We have coined the phrase “Africapitalism” to describe our approach to business – our belief that long‐term investment in key sectors, like power, can create economic prosperity and social wealth, benefitting investors and Africa’s development future.

At its core, Africapitalism is an economic philosophy that seeks to encourage practices that create, retain and multiply value locally. This is critical to stimulating and sustaining job creation and economic growth.

The Challenge of Electricity Access – the loss of human potential

We are all familiar with the statistics:

Nearly 600 million, or seven‐out‐of‐ten, Africans have no access to electricity;

Only 2% of South Sudanese and Burundians, and 3% of Liberians, have access to electricity. In my country of Nigeria, half of the population lives in total darkness, and those who do have electricity have unreliable access;

In African Business Enterprise surveys, more than 50% of businesses cited lack of electricity as a major constraint to their growth.
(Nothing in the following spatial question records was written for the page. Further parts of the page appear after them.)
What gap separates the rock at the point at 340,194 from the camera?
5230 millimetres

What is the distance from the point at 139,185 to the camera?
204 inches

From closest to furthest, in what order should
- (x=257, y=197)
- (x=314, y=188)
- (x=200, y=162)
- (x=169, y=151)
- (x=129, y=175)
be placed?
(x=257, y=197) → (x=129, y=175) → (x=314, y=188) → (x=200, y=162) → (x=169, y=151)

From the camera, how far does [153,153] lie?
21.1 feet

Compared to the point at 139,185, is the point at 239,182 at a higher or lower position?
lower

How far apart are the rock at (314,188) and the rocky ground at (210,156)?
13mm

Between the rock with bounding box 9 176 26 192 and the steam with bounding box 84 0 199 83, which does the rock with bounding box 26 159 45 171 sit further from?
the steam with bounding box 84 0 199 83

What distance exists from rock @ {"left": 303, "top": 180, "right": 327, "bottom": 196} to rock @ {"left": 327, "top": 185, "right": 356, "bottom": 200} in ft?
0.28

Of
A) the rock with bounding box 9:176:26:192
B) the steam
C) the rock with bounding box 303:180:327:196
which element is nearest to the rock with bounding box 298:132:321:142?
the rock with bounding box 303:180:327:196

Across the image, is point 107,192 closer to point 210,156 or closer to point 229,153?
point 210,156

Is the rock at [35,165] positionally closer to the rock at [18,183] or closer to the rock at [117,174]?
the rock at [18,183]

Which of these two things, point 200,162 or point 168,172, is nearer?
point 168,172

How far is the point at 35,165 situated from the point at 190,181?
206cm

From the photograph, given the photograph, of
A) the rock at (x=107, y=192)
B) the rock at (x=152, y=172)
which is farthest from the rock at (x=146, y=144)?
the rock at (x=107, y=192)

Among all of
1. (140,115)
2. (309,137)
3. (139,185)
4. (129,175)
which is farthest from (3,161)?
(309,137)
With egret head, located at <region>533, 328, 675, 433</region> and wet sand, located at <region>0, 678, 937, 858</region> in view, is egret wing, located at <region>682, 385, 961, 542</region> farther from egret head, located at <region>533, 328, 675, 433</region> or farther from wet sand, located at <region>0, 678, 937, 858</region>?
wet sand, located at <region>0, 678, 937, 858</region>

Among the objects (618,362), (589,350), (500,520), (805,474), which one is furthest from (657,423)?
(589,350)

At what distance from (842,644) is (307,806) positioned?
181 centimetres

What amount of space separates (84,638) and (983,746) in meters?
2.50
This is happening at a time when half of Africa’s 200 million people are between the ages of 15 and 24, a potential boom or bomb, and we need to create 13 million jobs per year to absorb them.

It is also important to note that many of the greatest, and solvable, health challenges in Africa, which are priorities for U.S. foreign assistance, are linked to energy poverty of the people and government agencies that provide basic health services.

An estimated 4 million deaths per year, globally, are associated from illnesses derived from cooking with wood and charcoal. Millions of child mortalities can be linked to lack of cold chains needed to distribute vaccines. Blood supplies cannot be properly tested and preserved to save lives. Similarly, millions of mothers and babies are lost every year from lack of power‐driven diagnostic and surgical interventions. Laboratories cannot function regularly and effectively.

Education is another fundamental sector necessary for achieving development gains, yet 90 million children go to school without electricity. This translates to millions of lost hours of study and homework every day. Over time, this will become a cumulatively unrecoverable loss for a continent with a large youth population, who will lack the necessary understanding and skills to power the continent’s industries, and to emerge as a full player in an integrated global economy.

This large and expanding pool of unskilled labor would condemn the continent to a continued role as an extractives source – the source of energy, food and raw materials for use by other world regions – while its own citizens lack the ability to access and benefit from their own abundant resources.

In short, if we can fix power, we can transform lives, and we can realize our potential as an emergent continent.

The Power Africa Initiative

Many African countries had already begun to prioritize and address their electricity‐access needs before President Obama’s announcement of the Power Africa Initiative, during his July 2013 trip to the continent, so local ownership and local momentum were in place.

Nigeria’s privatization process was already under way, just as it was in countries like Tanzania and Ghana. In fact, with the exception of Liberia, given its post conflict status, most of the countries selected to participate were partly chosen on the basis of the reforms already enacted by their governments in the power sector.